Parking Eye Case – Compensation in the absence of loss now permissible

- News,

Mr Beavis had the misfortune to park on car park managed by Parking Eye of Chorley, Lancashire, who use automatic number plate recognition cameras to record the comings and goings of cars in car parks they manage.

Here in Newcastle under Lyme, Morrisons and Aldi supermarkets use them and if an unsuspecting shopper stays even a few minutes beyond the allotted time, the shopper may expect an 85 pound parking charge to go with their grocery spend. That is how Parking Eye earn their revenue.

Overstaying the free time slot will automatically result in the issue of a penalty notice, which, in law, prior to this case, was either a request for the payment of pre-agreed damages for breaching the permission to park which had to reflect the loss incurred or was a penalty which bore no relation to the loss incurred and hence was unlawful. Students of contract law are taught in year one that contractual penalties are unlawful and unenforceable.

Mr Beavis overstayed his free time slot and duly heard from Parking Eye. Parking Eye’s argument was that their signage ( visible by day; often not illuminated at night) created a contract with the driver wherein the driver agreed to pay the overstay charge.

Mr Beavis argued that the charge did not represent a fair assessment of the loss which was actually no loss at all, and the charge was a penalty which was therefore unlawful.

Mr Beavis’ case went to the Supreme Court. The Court decided that it was not a penalty and was a proportionate means of controlling access to a car park with wider benefits for the public. It was therefore a pre-agreed damages payment which did not necessarily have to reflect any loss at all if it was proportionate AND there were wider public benefits in controlling car park use.

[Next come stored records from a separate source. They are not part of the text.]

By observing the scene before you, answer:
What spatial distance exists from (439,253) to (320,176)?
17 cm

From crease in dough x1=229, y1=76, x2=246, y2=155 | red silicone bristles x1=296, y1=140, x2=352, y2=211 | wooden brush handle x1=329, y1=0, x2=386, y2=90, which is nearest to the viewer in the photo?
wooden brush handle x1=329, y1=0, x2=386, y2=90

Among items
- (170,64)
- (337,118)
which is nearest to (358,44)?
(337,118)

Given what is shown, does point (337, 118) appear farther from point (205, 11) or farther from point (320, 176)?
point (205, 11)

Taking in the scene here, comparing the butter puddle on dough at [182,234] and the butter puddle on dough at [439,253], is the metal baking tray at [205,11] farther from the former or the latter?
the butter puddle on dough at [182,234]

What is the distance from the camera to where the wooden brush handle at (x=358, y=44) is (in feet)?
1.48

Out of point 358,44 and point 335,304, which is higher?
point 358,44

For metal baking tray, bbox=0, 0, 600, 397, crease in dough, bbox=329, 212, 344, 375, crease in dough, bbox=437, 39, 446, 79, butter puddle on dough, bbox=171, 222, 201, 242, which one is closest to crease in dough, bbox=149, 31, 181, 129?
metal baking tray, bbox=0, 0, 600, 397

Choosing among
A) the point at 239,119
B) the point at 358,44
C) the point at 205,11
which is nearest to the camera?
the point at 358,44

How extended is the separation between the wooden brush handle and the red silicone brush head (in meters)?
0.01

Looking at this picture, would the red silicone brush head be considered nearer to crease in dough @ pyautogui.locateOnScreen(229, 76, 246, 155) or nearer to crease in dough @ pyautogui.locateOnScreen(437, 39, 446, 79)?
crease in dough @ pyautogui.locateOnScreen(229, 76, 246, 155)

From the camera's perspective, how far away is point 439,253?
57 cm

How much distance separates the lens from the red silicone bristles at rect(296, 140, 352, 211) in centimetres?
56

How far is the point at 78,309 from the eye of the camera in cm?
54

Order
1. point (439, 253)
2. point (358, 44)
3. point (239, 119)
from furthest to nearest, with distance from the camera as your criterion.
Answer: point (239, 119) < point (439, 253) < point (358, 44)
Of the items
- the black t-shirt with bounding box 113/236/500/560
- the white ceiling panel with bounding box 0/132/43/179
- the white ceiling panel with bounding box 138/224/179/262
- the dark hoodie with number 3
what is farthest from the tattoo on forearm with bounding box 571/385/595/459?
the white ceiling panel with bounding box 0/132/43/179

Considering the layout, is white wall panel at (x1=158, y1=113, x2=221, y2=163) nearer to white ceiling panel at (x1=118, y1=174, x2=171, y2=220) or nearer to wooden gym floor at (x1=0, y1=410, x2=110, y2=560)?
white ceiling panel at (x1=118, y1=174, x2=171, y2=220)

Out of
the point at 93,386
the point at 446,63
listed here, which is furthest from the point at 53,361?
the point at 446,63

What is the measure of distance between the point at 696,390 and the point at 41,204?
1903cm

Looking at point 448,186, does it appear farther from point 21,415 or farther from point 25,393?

And that is the novel aspect – COMPENSATION IN THE ABSENCE OF LOSS !!!

Beforehand, it had been understood that contractual damages for breach of contract must reflect the actual loss sustained (otherwise a claim is a penalty and unlawful) but the Supreme Court has muddied the waters. There is now a much greater judicial discretion than had previously been understood to exist.

This has wider ramifications than a fight with Parking Eye. It makes it much harder to resist a contractual penalty clause so now, thanks to Parking Eye, we might see much greater use of draconian contractual penalties.